#### [WHAT TO DO]
Copy verbatim the part that opens with the line containing "Out of the items" and closes with the line containing "which is nearest to the camera?", including both of those lines.

#### [INFORMATION GIVEN]
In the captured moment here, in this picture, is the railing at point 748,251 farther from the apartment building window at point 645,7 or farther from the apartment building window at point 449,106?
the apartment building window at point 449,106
...
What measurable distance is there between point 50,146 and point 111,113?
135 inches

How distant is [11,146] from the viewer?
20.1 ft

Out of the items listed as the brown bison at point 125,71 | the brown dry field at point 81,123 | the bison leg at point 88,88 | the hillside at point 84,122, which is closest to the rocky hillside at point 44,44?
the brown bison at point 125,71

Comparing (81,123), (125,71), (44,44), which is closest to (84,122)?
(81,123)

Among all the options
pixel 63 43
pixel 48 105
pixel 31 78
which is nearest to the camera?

#### [THE REPLY]
Out of the items listed as the brown bison at point 125,71 | the brown dry field at point 81,123 | the bison leg at point 88,88 | the hillside at point 84,122, which is closest to the rocky hillside at point 44,44?
the brown bison at point 125,71

Comparing (81,123), (125,71), (44,44), which is closest to (84,122)?
(81,123)

Among all the options
pixel 63 43
pixel 48 105
pixel 31 78
which is nearest to the camera?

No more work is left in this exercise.